>> BEGIN EXTRACT TO READ

Questions I Ask Myself
This self interview was conducted on October 30, 2014
Q: Your new book Trickster, arrives exactly 20 years after your first book Collision Center; why did it take you so long to write your second book?
A: After Collision Center was published, I stopped writing or even reading poetry for six years. I gave up teaching and went to work in the emerging Internet market. Then, when I began writing and teaching again around 2002, a number of life events intervened that made it difficult to write. For example, I moved seven times during the ten years it took to write the book. But, I like to write slowly and I had the luxury of being left undisturbed.
Q: What made you return to writing?
A: I don’t feel that I ever really left the process of writing. I stopped writing intentionally. I invoked silence to clear my head and that was part of the process of beginning to write again. The immediate impulse that got me started writing was desire—the desire to make something with words, really the hunger for that experience. But I didn’t want to pick up where I had left off and just continue, so I began writing again very slowly. First I began reading haiku, which during my time in Iowa, Jorie Graham had used as a starting point for thinking about image, line and gesture. Simultaneously, I began reading the diaries and papers of artist Joseph Cornell. Suddenly, I had the realization that I could “extend” Joseph Cornell’s fragmentary writing into complete poems—this concept of extension came from Cornell’s own writings. I sensed he had underestimated himself as a writer and had managed to snag some very interesting moments of being, but was not confident enough to fully develop them—instead, he used a visual shorthand, for example, a star to represent a particular kind of exultation.

>> END EXTRACT TO READ
>> BEGIN EXCERPTED RECORDS

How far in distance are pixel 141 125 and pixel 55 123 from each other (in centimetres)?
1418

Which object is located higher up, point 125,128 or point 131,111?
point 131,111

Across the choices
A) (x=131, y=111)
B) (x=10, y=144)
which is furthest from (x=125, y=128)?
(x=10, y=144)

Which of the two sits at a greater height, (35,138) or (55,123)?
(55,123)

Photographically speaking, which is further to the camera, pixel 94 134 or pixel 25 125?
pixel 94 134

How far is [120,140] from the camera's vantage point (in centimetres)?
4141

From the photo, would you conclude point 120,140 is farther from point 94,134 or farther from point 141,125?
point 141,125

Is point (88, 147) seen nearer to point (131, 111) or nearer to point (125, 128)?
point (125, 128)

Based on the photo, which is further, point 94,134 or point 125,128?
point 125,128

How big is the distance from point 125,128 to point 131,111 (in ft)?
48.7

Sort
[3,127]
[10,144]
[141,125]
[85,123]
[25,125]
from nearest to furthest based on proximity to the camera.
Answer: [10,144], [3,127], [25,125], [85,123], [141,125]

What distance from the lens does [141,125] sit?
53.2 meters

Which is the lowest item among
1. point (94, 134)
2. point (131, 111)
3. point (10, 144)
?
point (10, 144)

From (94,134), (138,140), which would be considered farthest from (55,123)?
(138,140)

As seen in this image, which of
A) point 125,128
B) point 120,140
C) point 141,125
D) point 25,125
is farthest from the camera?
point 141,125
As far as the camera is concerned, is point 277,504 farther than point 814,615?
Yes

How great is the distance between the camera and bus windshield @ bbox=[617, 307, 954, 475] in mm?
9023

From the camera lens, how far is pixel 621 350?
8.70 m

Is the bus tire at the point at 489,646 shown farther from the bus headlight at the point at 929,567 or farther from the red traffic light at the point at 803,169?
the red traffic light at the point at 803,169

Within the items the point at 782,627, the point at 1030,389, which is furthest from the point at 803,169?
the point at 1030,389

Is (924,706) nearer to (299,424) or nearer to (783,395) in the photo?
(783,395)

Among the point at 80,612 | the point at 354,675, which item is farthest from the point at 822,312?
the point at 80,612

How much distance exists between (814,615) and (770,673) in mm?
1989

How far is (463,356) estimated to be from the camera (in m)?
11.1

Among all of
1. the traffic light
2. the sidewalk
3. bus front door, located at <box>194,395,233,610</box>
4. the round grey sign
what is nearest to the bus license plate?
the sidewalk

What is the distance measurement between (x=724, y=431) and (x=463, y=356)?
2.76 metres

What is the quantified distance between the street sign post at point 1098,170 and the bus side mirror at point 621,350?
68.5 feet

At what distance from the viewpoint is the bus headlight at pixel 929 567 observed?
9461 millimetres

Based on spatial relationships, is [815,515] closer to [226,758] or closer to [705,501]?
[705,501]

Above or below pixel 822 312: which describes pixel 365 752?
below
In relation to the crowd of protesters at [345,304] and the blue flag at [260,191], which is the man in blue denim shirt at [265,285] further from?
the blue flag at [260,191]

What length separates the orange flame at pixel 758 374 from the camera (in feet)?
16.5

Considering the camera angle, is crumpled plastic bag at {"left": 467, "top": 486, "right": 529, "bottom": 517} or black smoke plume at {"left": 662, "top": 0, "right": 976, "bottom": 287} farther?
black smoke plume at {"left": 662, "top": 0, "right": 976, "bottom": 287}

>> END EXCERPTED RECORDS

EXERCISE OBJECTIVE –
Continue the self-interview about the book Trickster, starting right after its last sentence.

THE OUTPUT –
Q: Besides Cornell, what other writing influenced your new work?
A: I reread the so-called confessional poets, especially Lowell, Berryman, Roethke, Plath and later Larkin. And I studied Nijinsky’s diaries, which were truly unnerving. I also began reading about the natural world and ethnographic records published by the Smithsonian in the early 20th century documenting Native American and First People’s oral traditions.
Q: You titled this book Trickster, so what does that word mean to you?
A: The Trickster character spans many cultures, but in my own work it has a dual meaning, as an untrustworthy servant of the creators who is both the instigator and victim of his own desires as expressed in Native American oral traditions; and as Mercury, the alchemical agent of transformation, as described in alchemical texts and the writings of C.G. Jung.
Q: How is Trickster activity expressed in your poems?
A: I use Trickster strategies formally and in the content of the poems. Some poems like “Fable” are themselves tricks; in “Fable” the character of Cold is actually an attribute of death—the death spread by human activity, but it’s not explicit, it’s a sleight of hand. Other times the content of the poem, such as the title poem, snags readers and makes them unwitting participants in the poem. Sometimes, the speaker of the poem, in “Balance,” “Him” or “Undoing” is caught in a classic Trickster double-bind struggling to find a way out. I owe a debt of gratitude to John Beebe for his pioneering work on the Trickster and double-binds in his Jungian essays.
Q: In drawing upon so many intellectual and theoretical influences, do you worry you’ve over burdened your poems with ideas?
A: I’ve tried to distill the intellectual activity into the epigraphs (which I consider to be an integral part of the book) and the endnotes. I’ve made the poems themselves as clear and straightforward as possible. It’s much more difficult to write simply and, paradoxically, keeping things simple lets more of the world come into the poems.
Q: Continuing on the psychological thread, in “Eclogue” you seem to take a very harsh view of the feminine; you might even say the poem is misogynistic—was that your intention?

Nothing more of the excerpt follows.